Final answer:
The wavelength of the ultrasound wave produced by the transducer is 0.6 mm, the axial resolution is 0.3 mm, the lateral resolution is approximately 0.5 mm or less, and the frequency of the ultrasound wave is 10 MHz.
Step-by-step explanation:
To calculate the wavelength (λ), we use the formula:
λ = v / f
Where v is the speed of sound in the medium and f is the frequency.
The speed of sound given is 6 mm/μs (which is equivalent to 6000 m/s), and we want to find the frequency to determine λ.
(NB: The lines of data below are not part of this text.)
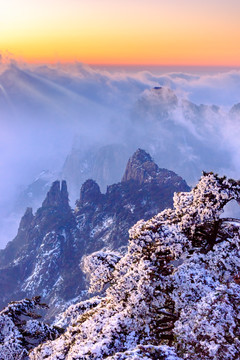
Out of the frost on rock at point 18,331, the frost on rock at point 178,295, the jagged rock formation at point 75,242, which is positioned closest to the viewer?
the frost on rock at point 178,295

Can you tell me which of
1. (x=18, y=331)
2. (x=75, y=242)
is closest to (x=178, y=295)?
(x=18, y=331)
The frequency (f) can be determined using the thickness (d) of the transducer elements and the speed of sound (v) in the transducer material:
f = v / (2d)
So, f = 6000 m/s / (2 * 0.3 mm) = 10 MHz
Thus, the wavelength (λ) of the ultrasound wave is then:
λ = 6000 m/s / 10×10⁶ Hz = 0.6 mm
The axial resolution is typically approximated as λ/2. Therefore, the axial resolution of the transducer is,
Axial resolution = 0.6 mm / 2 = 0.3 mm
The lateral resolution is affected by the beam width, which is determined by the near field length (NFL), which in turn depends on the diameter (or width) of the transducer element (D) and the frequency (f). The NFL can be estimated with the formula:
NFL = (D² × f) / 4λ
For these calculations, the width of each element is 0.5 mm, and the frequency is 10 MHz.
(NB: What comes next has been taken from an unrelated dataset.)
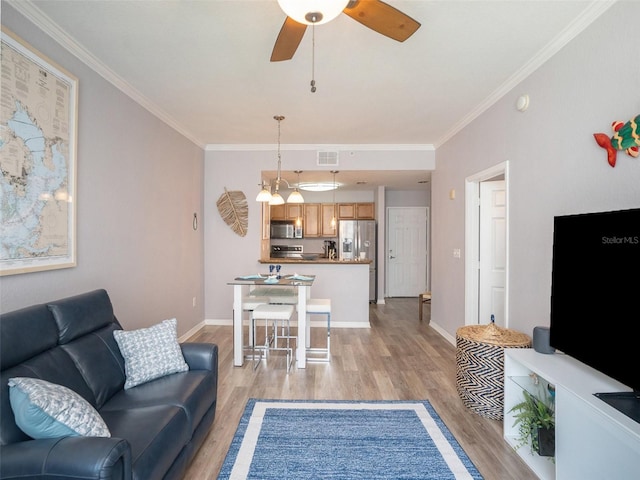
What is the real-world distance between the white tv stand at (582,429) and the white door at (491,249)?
178 cm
NFL = (0.5 mm² × 10⁶ Hz) / (4 × 0.6 mm) = 2.08 mm
The frequency of the ultrasound wave is already determined as 10 MHz.
The lateral resolution is approximately the width of the beam in the far field, and we assume that the beam does not diverge significantly within the focal zone where the resolution is measured. Therefore, the lateral resolution would be on the order of the diameter of the transducer elements or smaller, which is 0.5 mm or less in this case.